Excerpt provided =>
┌────────
So today we are reading from the Bhagavad Gita,
And we are reading chapter 2,
Verse 28.
So we are in the chariot with Arjuna and Krishna.
Arjuna still is not sure about how he can possibly fight,
How he can possibly engage in this war.
And Krishna is trying to help him reframe his ideas.
He's trying to help him see the world differently than he has up until this point.
And he's sort of gone through all kinds of different ways of trying to explain it.
So for example,
He says,
The self is called the inconceivable,
The unmanifest,
The unchanging.
If you understand it this way,
You have no reason for your sorrow.
Even if you think that the self is perpetually born and perpetually dies,
Even then,
Arjuna,
You have no reason for your sorrow.
Death is certain for the born.
For the dead,
Rebirth is certain.
Since both cannot be avoided,
You have no reason for your sorrow.
Now this is the verse we're going to look at today.
Before birth,
Beings are unmanifest.
Between birth and death,
Manifest.
At death,
Unmanifest again.
What cause for grief in all of this?
I'm going to read a couple other versions here.
The beginning of all creatures is veiled.
The middle is manifested.
And the end again is imperceptible.
Oh Arjuna,
Why then lament this truth?
This is what Maharishi Mahesh sees it as.
Creatures are unmanifest in the beginning,
Manifest in the middle state,
And unmanifest again at the end.
Oh Arjuna,
What grief is there in that?
This is a really interesting one.
└────────
Given exercise 1 => Copy the passage of the Bhagavad Gita reading that opens with the words containing "If you understand" and closes with "Rebirth is certain.".

Provided records =>
┌────────
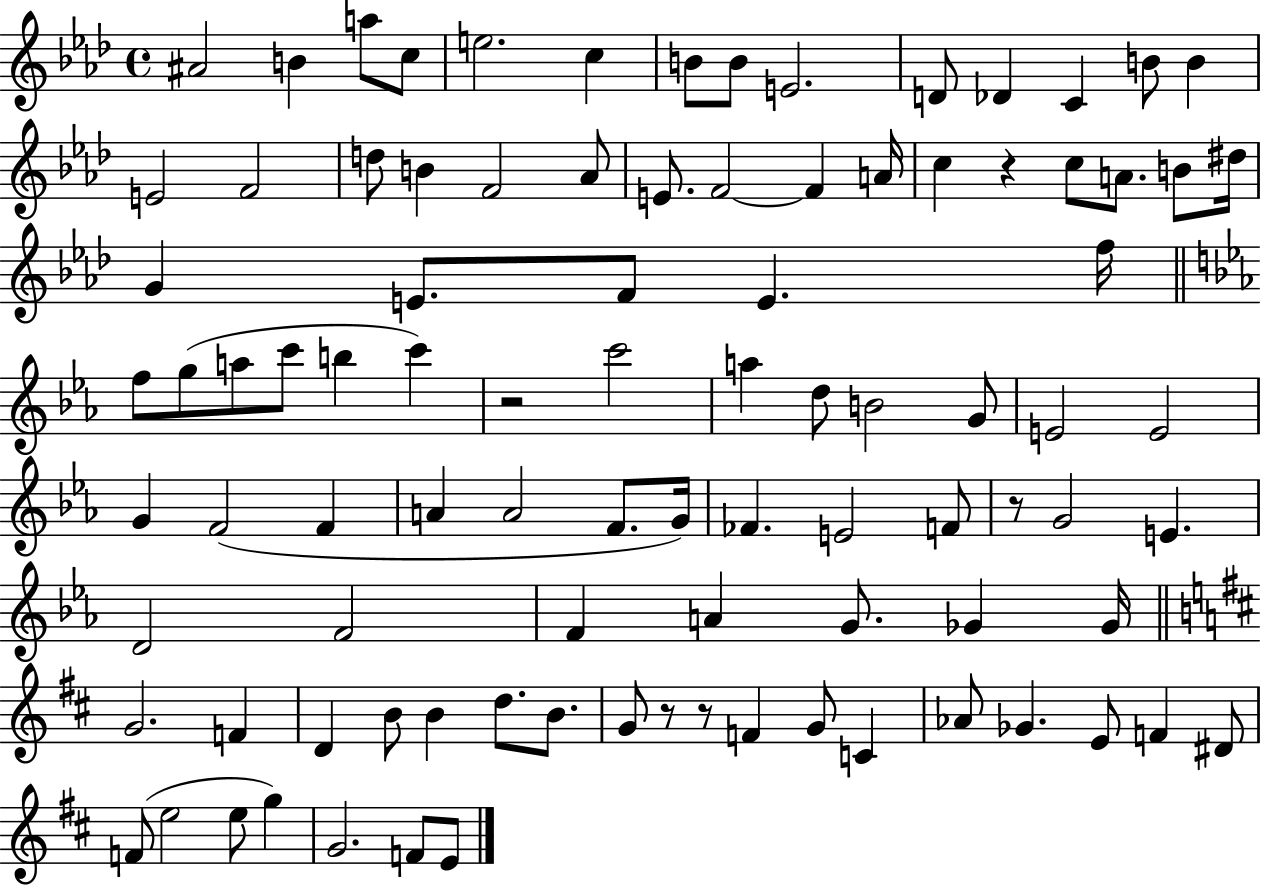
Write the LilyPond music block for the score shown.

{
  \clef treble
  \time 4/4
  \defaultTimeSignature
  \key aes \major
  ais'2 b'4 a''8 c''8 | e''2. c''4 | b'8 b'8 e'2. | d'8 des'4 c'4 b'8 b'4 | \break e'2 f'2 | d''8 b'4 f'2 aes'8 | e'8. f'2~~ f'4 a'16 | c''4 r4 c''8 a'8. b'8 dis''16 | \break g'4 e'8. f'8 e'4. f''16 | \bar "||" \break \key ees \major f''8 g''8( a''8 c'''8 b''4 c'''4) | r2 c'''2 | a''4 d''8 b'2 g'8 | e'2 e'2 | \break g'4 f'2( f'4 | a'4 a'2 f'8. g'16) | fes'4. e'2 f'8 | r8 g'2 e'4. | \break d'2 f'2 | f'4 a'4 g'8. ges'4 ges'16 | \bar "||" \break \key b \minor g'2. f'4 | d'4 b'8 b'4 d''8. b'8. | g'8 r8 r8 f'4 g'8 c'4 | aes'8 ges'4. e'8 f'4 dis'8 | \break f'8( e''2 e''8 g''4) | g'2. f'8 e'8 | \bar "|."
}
└────────
Given exercise 2 => Repeat every line of the records above without any change, and leave the pictures out of your answer.

Exercise output 1 =>
If you understand it this way,
You have no reason for your sorrow.
Even if you think that the self is perpetually born and perpetually dies,
Even then,
Arjuna,
You have no reason for your sorrow.
Death is certain for the born.
For the dead,
Rebirth is certain.

Exercise output 2 =>
Write the LilyPond music block for the score shown.

{
  \clef treble
  \time 4/4
  \defaultTimeSignature
  \key aes \major
  ais'2 b'4 a''8 c''8 | e''2. c''4 | b'8 b'8 e'2. | d'8 des'4 c'4 b'8 b'4 | \break e'2 f'2 | d''8 b'4 f'2 aes'8 | e'8. f'2~~ f'4 a'16 | c''4 r4 c''8 a'8. b'8 dis''16 | \break g'4 e'8. f'8 e'4. f''16 | \bar "||" \break \key ees \major f''8 g''8( a''8 c'''8 b''4 c'''4) | r2 c'''2 | a''4 d''8 b'2 g'8 | e'2 e'2 | \break g'4 f'2( f'4 | a'4 a'2 f'8. g'16) | fes'4. e'2 f'8 | r8 g'2 e'4. | \break d'2 f'2 | f'4 a'4 g'8. ges'4 ges'16 | \bar "||" \break \key b \minor g'2. f'4 | d'4 b'8 b'4 d''8. b'8. | g'8 r8 r8 f'4 g'8 c'4 | aes'8 ges'4. e'8 f'4 dis'8 | \break f'8( e''2 e''8 g''4) | g'2. f'8 e'8 | \bar "|."
}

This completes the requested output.